### Page text:
# Reading in Environment Agency rain gauge data (15 min)

### Notes
- Intense QC code read in, not sure how easy that will be, I had to clone it off Github and change line 10 of code as got an error with a package, proabbly due to Python versions. Think the package needs updating on Github but not sure who is still in charge of maintaining it. Need ETCCDI data (available in example data for Intense QC)


### What does the code do?

1. Download the data
    - Try historic API
    - Try real-time API
    - Save data
    

### Outputs format
- `\root` folder path 
    - `\EA` folder path (15 minute rain gauge data)
        - `<station-id>_<eastings>_<northings>.csv` - individual 15-minute gauge data for station `<station-id>`
        - `\15min` folder path (15 minute rain gauge data) with filled in timestamp
            - `<station-id>_<eastings>_<northings>.csv` - individual 15-minute gauge data for station `<station-id>`

In [3]:
# Import relevent packages
import pandas as pd
import numpy as np
import requests
from os.path import join, exists
import os
from datetime import datetime
import io

In [2]:
##### Inputs to change
start_date = "2023-06-20"
end_date = "2023-06-30"

out_path = r"C:\Users\Amy\OneDrive - Newcastle University (1)\Documents\PYRAMID\data\realtime"

# Bounding box for data 
e_l, n_l, e_u, n_u = [355000, 534000, 440000, 609000]
bbox = [e_l, e_u, n_l, n_u]

In [4]:
# File paths
ea_outpath = join(out_path, "EA")
if not exists(ea_outpath):
    os.mkdir(ea_outpath)
    
ea_15min_outpath = join(ea_outpath, "15min")
if not exists(ea_15min_outpath):
    os.mkdir(ea_15min_outpath)

In [5]:
# Download the data

# Get list of rainfall stations
root = "http://environment.data.gov.uk/flood-monitoring"
response = requests.get(root + "/id/stations?parameter=rainfall")
r = response.json()["items"]
df = pd.json_normalize(r)

# Get stations in area
extent_stations = df.loc[(df.northing > n_l) & (df.northing < n_u) & (df.easting > e_l) & (df.easting < e_u)]
station_ids = extent_stations.stationReference.to_list()

### Dataset content:
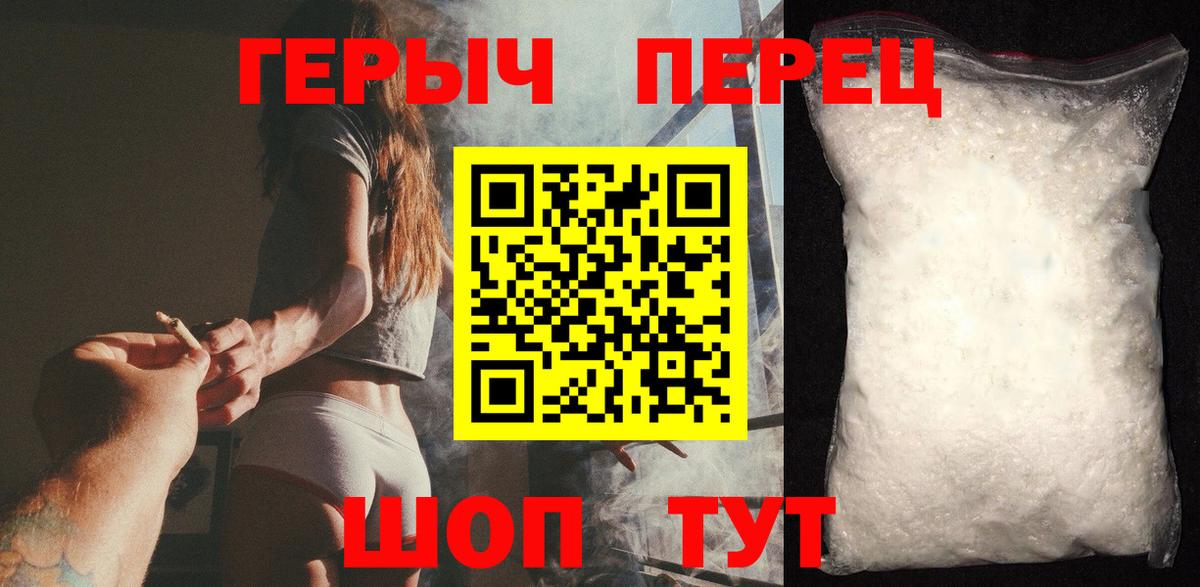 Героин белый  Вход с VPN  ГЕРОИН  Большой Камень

==

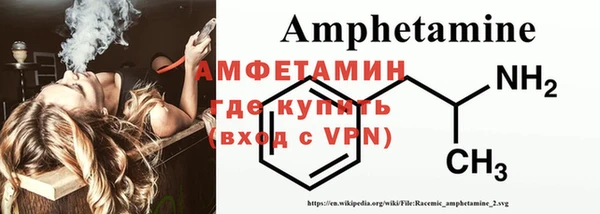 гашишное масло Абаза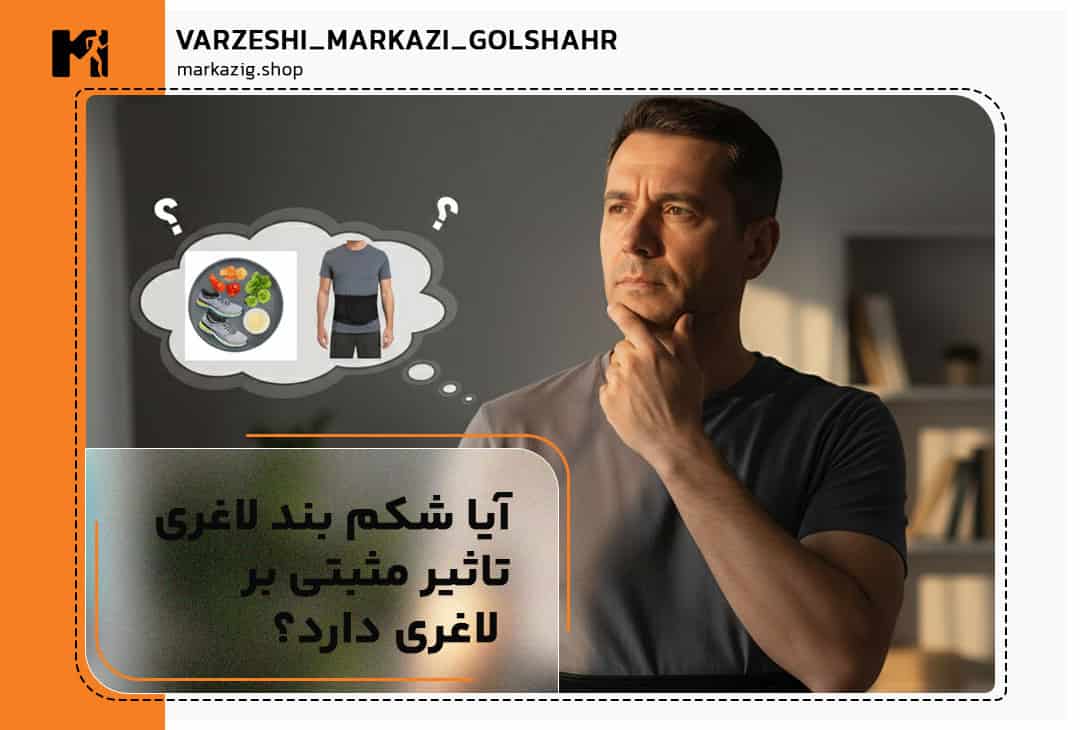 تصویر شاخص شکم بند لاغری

### Request:
Continue the Environment Agency rain gauge notebook above from the point where it stops.

### Answer space:
names = np.array(extent_stations.stationReference + "_" + extent_stations.easting.astype(int).astype(
    str) + "_" + extent_stations.northing.astype(int).astype(str) + ".csv")

now = datetime.now()
# use real-time API if possible (last 28 days)
if now - pd.to_datetime(start_date) < pd.Timedelta("28d"):
    for i, station in enumerate(station_ids):
        try:
            path = "http://environment.data.gov.uk/flood-monitoring/id/measures/{id}-rainfall-tipping_bucket_raingauge-t-15_min-mm/readings?parameter=rainfall&startdate={startDate}&enddate={endDate}"
            path = path.replace("{id}", station)
            path = path.replace("{startDate}", start_date)
            path = path.replace("{endDate}", end_date)
            path = path.replace("{startTime}", start_date)

            response = requests.get(path)
            r = response.json()["items"]
            df = pd.json_normalize(r)
            if len(df) > 0:
                data = pd.Series(df.value.values, index=pd.to_datetime(df.dateTime))
                data.to_csv(join(ea_outpath, names[i]))
        except:
            print(station, "not worked.")

# if not use historical API (seems to only work for last year- not very historical)
else:
    dates = pd.date_range(start_date, end_date)
    iids = np.array(extent_stations.measures.str[0].str["@id"])

    for date_ts in dates:
        date = str(date_ts).split(" ")[0]
        path = "http://environment.data.gov.uk/flood-monitoring/archive/readings-full-{date}.csv"
        path = path.replace("{date}", str(date))
        r = requests.get(path)
        full_data = []
        if r.status_code == 200:
            df = pd.read_csv(io.StringIO(r.text), index_col=0, parse_dates=True)
            full_data.append(df[[measure in iids for measure in df.measure]])
    full_data = pd.concat(full_data).groupby("stationReference")

    for i, station in enumerate(station_ids):
        try:
            (full_data.get_group(station).value).to_csv(join(ea_outpath, names[i])) # check units? Is this mm or mm/h because if it is mm it needs multiplying by 4?
        except:
            print(station, "not worked.")

In [13]:
# Filled in data incase missing values (don't think there is but just in case)
new_timestamp = pd.date_range(
    pd.to_datetime(start_date),
    pd.to_datetime(end_date) + pd.Timedelta(1, "d"),
    freq=str(15 * 60) + "s", 
    tz="UTC"
)

for f in os.listdir(ea_outpath):
    if f.endswith(".csv"):
        tab = pd.read_csv(join(ea_outpath, f), index_col=0)
        tab.index = pd.to_datetime(tab.index)

        filled_in = pd.Series(np.nan, index=new_timestamp)
        filled_in.loc[tab.index] = tab.iloc[:, 0].values

        filled_in.to_csv(join(ea_15min_outpath, f))